Importance de la Surveillance et de la Prévention
La surveillance régulière des troupeaux et la mise en place de mesures de prévention sont essentielles pour minimiser les risques d'avortement et de propagation des maladies zoonotiques. Les éleveurs doivent être conscients des risques potentiels et adopter des pratiques d'élevage appropriées pour protéger la santé de leurs animaux et la leur.
Traitement et Gestion des Avortements Bovins
Diagnostic Étiologique
Le diagnostic étiologique d’un avortement est établi, en théorie, plus facilement par l’isolement du virus ou par la démonstration de la présence de l’antigène viral sur des tissus collectés à partir des fœtus avortés. La rate, le thymus, les poumons, le sang cardiaque, la moelle osseuse, le foie et les nœuds lymphatiques sont les meilleurs tissus pour pratiquer l’isolement viral à partir d’un avorton, plutôt que la recherche d’une cinétique ascendante d’anticorps chez la mère.
Traitement Médicamenteux
Dans certains cas, un traitement antibiotique peut être mis en place si nécessaire, notamment en cas de placentite bactérienne.
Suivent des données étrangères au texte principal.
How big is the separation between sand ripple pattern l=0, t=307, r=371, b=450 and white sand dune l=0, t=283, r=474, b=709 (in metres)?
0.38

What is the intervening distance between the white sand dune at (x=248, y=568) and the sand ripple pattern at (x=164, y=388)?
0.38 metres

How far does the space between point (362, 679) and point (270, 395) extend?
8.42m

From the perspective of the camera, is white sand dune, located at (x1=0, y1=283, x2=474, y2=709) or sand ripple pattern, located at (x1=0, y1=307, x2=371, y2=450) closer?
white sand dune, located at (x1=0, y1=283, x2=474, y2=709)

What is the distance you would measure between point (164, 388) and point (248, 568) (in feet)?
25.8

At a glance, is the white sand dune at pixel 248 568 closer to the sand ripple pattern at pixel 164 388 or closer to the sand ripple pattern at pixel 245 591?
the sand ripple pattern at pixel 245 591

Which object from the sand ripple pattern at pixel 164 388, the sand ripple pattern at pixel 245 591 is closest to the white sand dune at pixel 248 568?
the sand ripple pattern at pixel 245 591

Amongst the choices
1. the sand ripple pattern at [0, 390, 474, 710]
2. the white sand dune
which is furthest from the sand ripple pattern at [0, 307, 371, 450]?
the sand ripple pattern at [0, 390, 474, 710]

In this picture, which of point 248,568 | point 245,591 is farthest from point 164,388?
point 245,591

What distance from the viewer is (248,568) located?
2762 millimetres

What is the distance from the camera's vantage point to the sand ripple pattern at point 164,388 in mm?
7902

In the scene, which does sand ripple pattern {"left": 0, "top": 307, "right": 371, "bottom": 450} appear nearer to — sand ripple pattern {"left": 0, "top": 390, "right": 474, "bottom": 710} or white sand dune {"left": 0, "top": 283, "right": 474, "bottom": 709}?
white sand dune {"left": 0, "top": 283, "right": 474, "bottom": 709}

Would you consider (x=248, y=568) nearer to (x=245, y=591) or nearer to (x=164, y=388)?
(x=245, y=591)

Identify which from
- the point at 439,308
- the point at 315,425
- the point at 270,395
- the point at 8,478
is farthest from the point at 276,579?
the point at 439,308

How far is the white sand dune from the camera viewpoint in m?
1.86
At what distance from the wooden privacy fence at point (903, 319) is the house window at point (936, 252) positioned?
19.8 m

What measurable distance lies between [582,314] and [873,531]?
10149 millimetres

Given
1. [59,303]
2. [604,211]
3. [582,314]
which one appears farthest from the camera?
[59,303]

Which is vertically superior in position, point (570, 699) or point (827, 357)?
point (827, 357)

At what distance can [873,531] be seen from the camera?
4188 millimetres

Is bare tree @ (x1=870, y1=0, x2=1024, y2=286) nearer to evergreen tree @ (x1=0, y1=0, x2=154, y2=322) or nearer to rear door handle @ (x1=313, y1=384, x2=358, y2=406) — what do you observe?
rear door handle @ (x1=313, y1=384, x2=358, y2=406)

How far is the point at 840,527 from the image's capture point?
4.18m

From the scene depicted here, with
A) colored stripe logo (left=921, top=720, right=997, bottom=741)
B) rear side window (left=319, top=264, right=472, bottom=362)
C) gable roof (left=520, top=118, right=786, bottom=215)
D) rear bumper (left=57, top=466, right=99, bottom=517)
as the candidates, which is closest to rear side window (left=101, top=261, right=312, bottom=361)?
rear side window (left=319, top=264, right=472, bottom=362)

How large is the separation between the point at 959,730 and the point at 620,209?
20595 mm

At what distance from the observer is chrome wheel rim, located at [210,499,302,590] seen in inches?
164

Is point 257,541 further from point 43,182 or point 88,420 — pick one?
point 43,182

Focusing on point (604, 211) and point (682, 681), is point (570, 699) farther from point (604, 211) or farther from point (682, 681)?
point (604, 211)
Cependant, il est important de consulter un vétérinaire pour déterminer le traitement le plus approprié en fonction de la cause de l'avortement.
Utilisation de Dexamethasone
La dexaméthasone est un médicament vétérinaire qui peut être utilisé dans certaines situations spécifiques, telles que l'induction de la parturition chez les bovins ou le traitement de la cétose primaire. Cependant, son utilisation doit être encadrée par un vétérinaire en raison des contre-indications et des effets indésirables potentiels.